The thalamus/BG is in the center of the brain, which makes sense from wiring minimization when you understand the DPM system. Low freq/compressed versions of the cortical map computations can interact at higher speeds inside the small compact volume of the BG/thalamus. The BG/thalamus basically contains a microcosm model of the cortex within itself.
The thalamic relay comes first in sequential processing order, so moving cortical V1 closer to the eyes wouldn’t help in the slightest. (Draw this out if it doesn’t make sense)
For e.g. the ferret rewiring experiments, tongue based vision, etc., is a plausible alternative hypothesis that there are more general subtypes of regions that aren’t fully specialized but are more interoperable than others?

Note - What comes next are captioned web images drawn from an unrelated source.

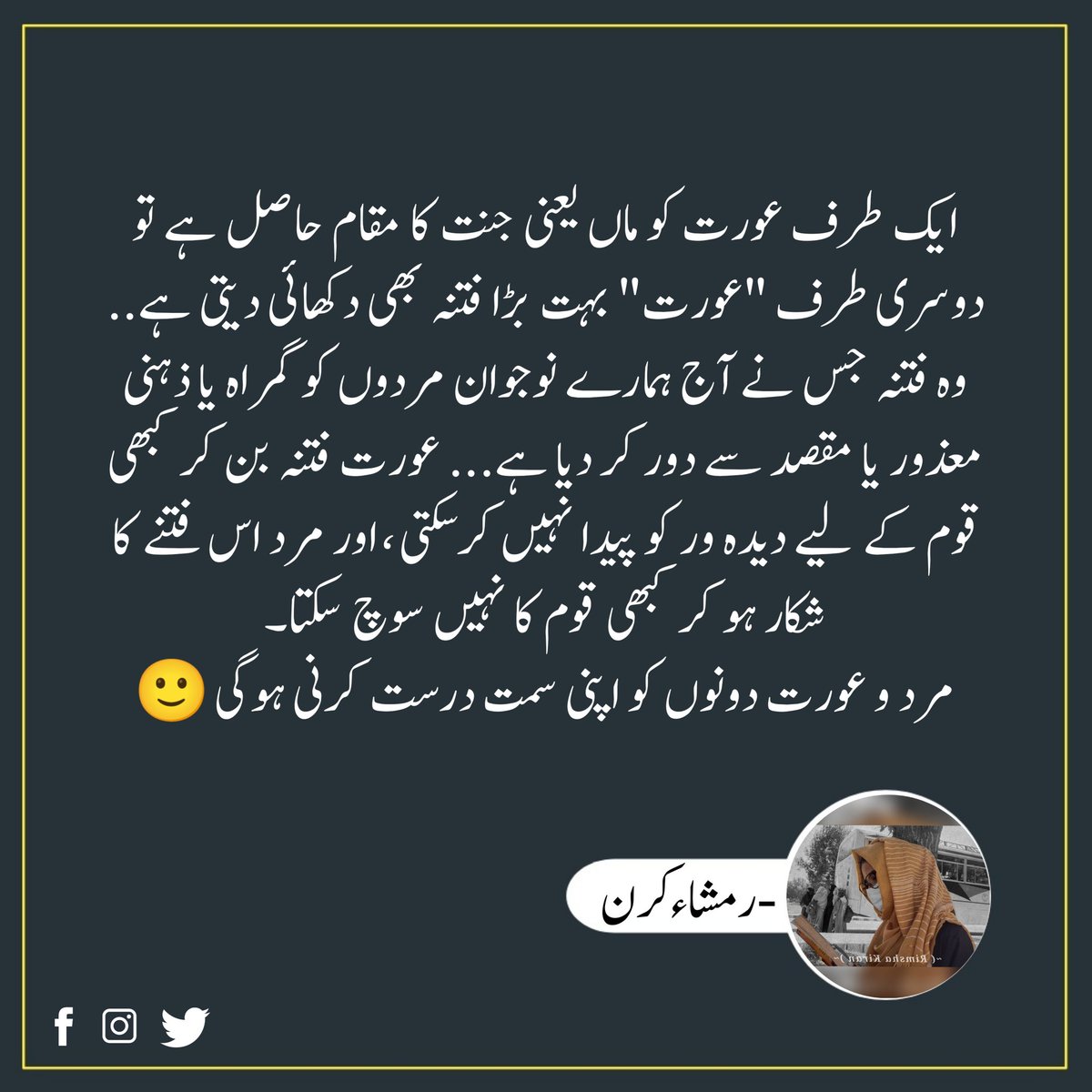 Rimsha__Kiran's tweet image. #rimshakiran #Urdu #islamicidentity #Pakistan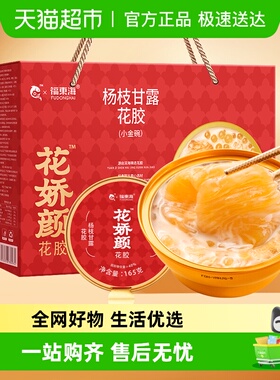 福东海即食花胶杨枝甘露花胶红枣藜麦牛奶奶冻花胶粥鱼胶孕妇礼盒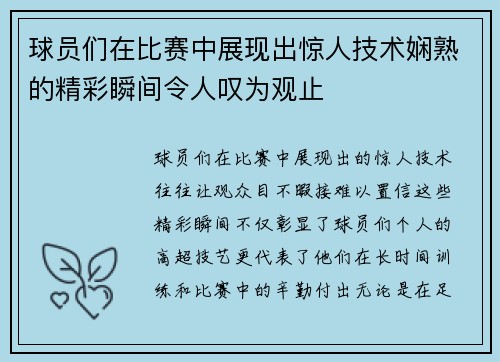 球员们在比赛中展现出惊人技术娴熟的精彩瞬间令人叹为观止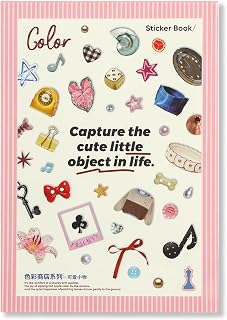 1900+ PCS Vintage Cute Scrapbook Sticker Book, 50 Sheets Retro &amp; Ins Little Object Theme Korean Stickers for Scrapbooking, Art Scrapbook Supplies for Adults Teens Women Girls Junk Journal Journaling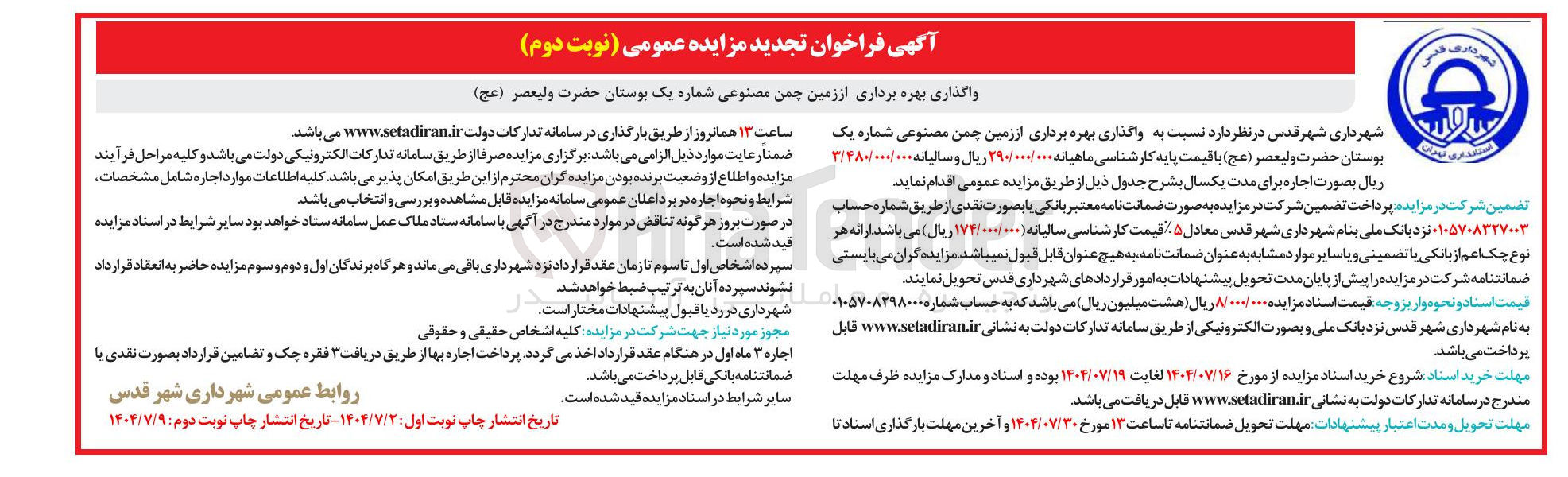 تصویر کوچک آگهی واگذاری بهره برداری از زمین چمن مصنوعی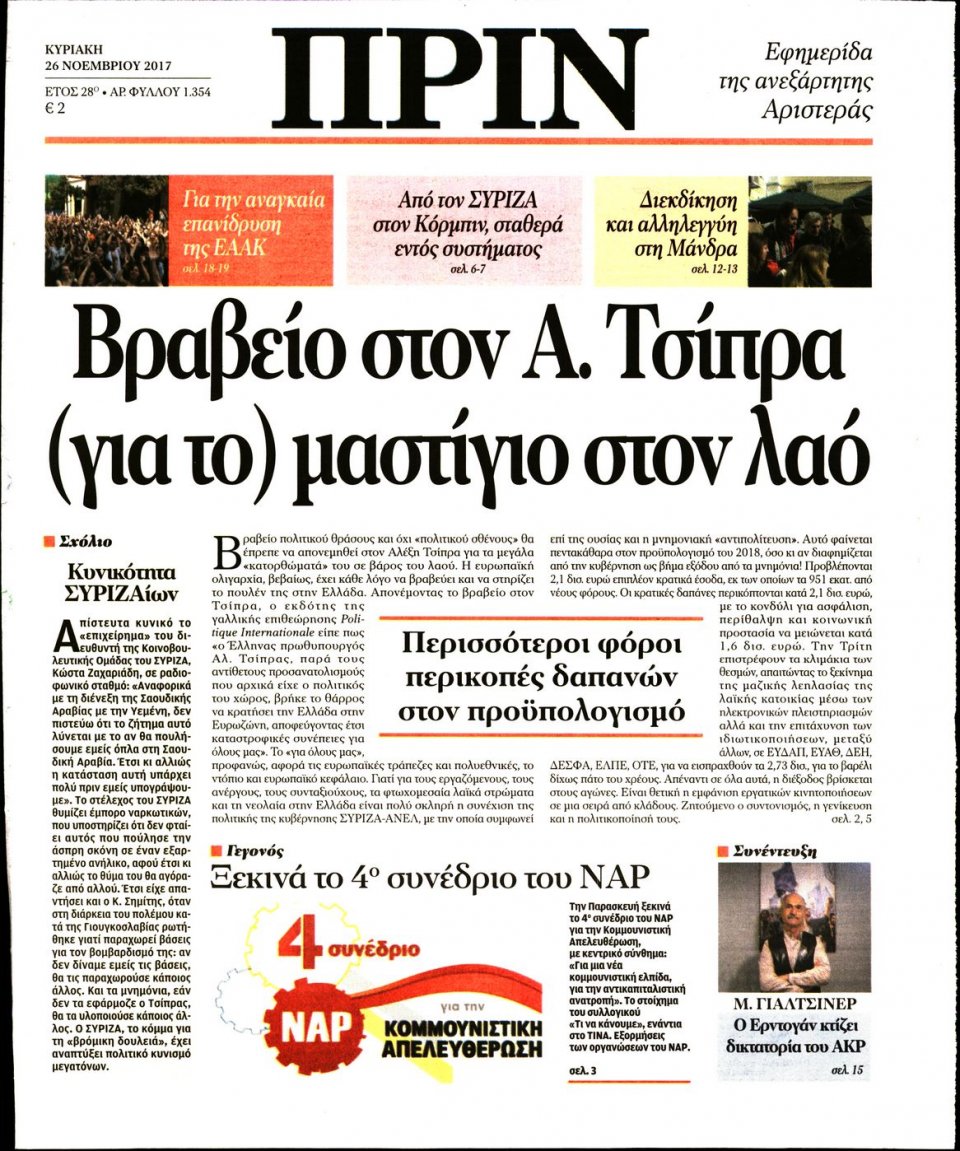 Πρωτοσέλιδο Εφημερίδας - ΠΡΙΝ - 2017-11-26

For example, (Playing devil’s advocate here) I could phrase all of the mentioned experiments as “sensory input remapping” among “sensory input processing modules.” Similarly, much of the work in BCI interfaces for e.g. controlling cursors or prosthetics could be called “motor control remapping”. Have we ever observed cortex being rewired for drastically dissimilar purposes? For example, motor cortex receiving sensory input?

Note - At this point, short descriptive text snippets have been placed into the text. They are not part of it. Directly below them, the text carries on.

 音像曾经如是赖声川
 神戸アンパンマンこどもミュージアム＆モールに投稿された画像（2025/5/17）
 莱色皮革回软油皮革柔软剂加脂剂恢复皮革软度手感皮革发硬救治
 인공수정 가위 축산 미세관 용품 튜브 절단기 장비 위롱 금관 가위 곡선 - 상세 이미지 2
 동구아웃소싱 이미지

If we can’t do stuff like that, then my assumption would be that at the very least, a lot of the initial configuration is prenatal and follows kind of a “script” that might be determined by either some genome-encoded fractal rule of tissue formation, or similarities in the general conditions present during gestation. Either way, I’m not yet convinced there’s a strong argument that all brain function can be explained as working like a ULM (Even if a lot of it can)
I’m not sure—I have a vague memory of something along those lines but .. nothing specific.
From what I remember, motor, sensor, and association cortex do have some intrinsic differences at the microcircuit level. For example some motor cortex has larger pyramidal cells in the output layer. However, I believe most motor cortex is best described as sensorimotor—it depends heavily on sensor data from the body.
Well yes—there is a general script for the overall architecture, and alot of innate functionality as well, especially in specific regions like the brainstem’s pattern generators. As I said in the article—there is always room for innate functionality in the architectural prior and in specific circuits—the brain is certainly not a pure ULM.
ULM refers to the overall architecture, with the general learning part specifically implemented by the distributed BG/cortex/cerbellum modules. But the BG and hippocampal system also rely heavily on learning internally, as does the amygdala and .. probably almost all of it to varying degrees. The brainstem is specifically the place where we can point and say—this is mostly innate circuitry, but even it probably has some learning going on.
It’s far more likely that different brain modules implement different learning rules, but all learn, than that they encode innate mental functionality which is not subject to learning at all.
I’m inclined to agree. Actually I’ve been convinced for a while that this is a matter of degrees rather than being fully one way or the other (Modules versus learning rules), and am convinced by this article that the brain is more of a ULM than I had previously thought.
Still, when I read that part the alternative hypothesis sprung to mind, so I was curious what the literature had to say about it (Or the post author.)
It seems a little strange to treat this as a triumphant victory for the ULH. At the most, you’ve shown that the “fundamentalist” evolved modularity hypothesis is false. You didn’t really address how the ULH explains this same evidence.
And there are other mysteries in this model, such as the apparent universality of specific cognitive heuristics and biases, or of various behaviours like altruism, deception, sexuality that seems obviously evolved. And, as V_V mentioned, the lateral asymmetry of the brain’s functionality vs the macroscopic symmetry.
Otherwise, the conclusion I would draw from this is that both theories are wrong, or that some halfway combination of them is true (say, “universal” plasticity plus a genetic set of strong priors somehow encoded in the structure).